§ **EXERCISE TASKS**:
**a.** In the bowhunting story, what kind of trees lined the long ridge where the writer sat?
**b.** Carry on the bowhunting story from where it stops.

§ **SELECTED PASSAGE**:
Post by tickman1961 on Nov 30, 2009 9:16:54 GMT -5
DEER BAIT-ONE OF MANY ROADS TO BACKSTRAP by Ted Nugent
Thump. Thump. Thump. Magic sounds on a magic morning in a magic land. It seemed that the long ridgeline of apple trees where I sat were virtually raining apples all around me. I smiled a huge, bowhunting smile and scanned my shadowy grove. I was surely in deer heaven, and I shook with excitement.
God, in His eternal mercy, had created the beyond dream, ultimate playground for a wild eyed Motorcity guitar player who remains addicted to backstraps, allthings wild and the mystical flight of the arrow. This wildlife paradise in which I waited had it all. Dozens of old apple trees lined out along a steep ridge unfolding into an eternal marshland, pocked with islands of oaks, choke cherry and maples. Scattered clumps of grey dogwood, willows, reeds, cattails, autumn olive, tag alders and untold vines and tangles of puckerbrush abounded. The whole beautiful place reeked of wildlife, especially whitetail deer. Good Lord.

§ **DATASET CONTENT**:
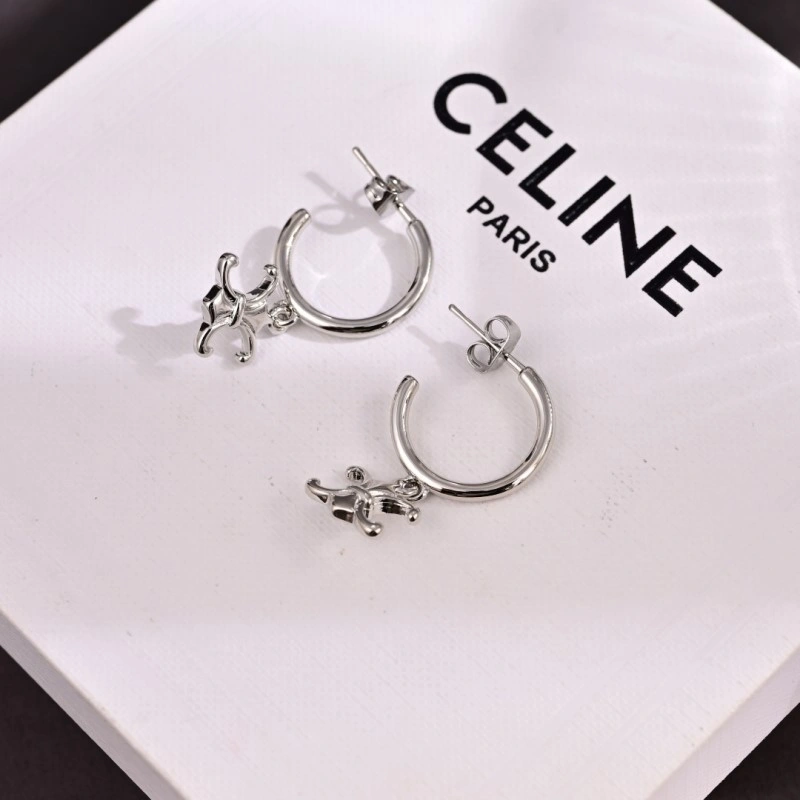 Celine Necklaces OnTrend 217833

§ **WRITTEN ANSWERS**:
**a.** Old apple trees.

**b.**
One hundred feet above and behind me, the ridge lifted onto fertile, tillable ground, on which I had planted all the good stuff. Varieties of alfalfa and clover, some standing corn and soybeans, Brassica, rape, treefoil, birdsfeet, turnips, and many, many acres of a little this and a little that. Clearly, God loves me and I do all I can to love Him back. We have a deal. He creates, I harvest. Perfect.
Getting used to the pleasant sounds of falling fruit and mast with the growing daylight, I did my best to scan ever so slowly for any movement on my sacred hunting grounds. And as usual, one second there was nothing, the very next moment, a deer appeared almost directly underneath me. The big old doe was standing right there looking back to the west, then suddenly dashed up a well worn trail towards the high ground.
Instantly a handsome buck came along her trail, nose to the ground, and stopped in the exact same spot. Slowly lifting my bow for a shot, the buck gazed 180 degrees, then trotted off after the doe before I could shoot him. So what else is new?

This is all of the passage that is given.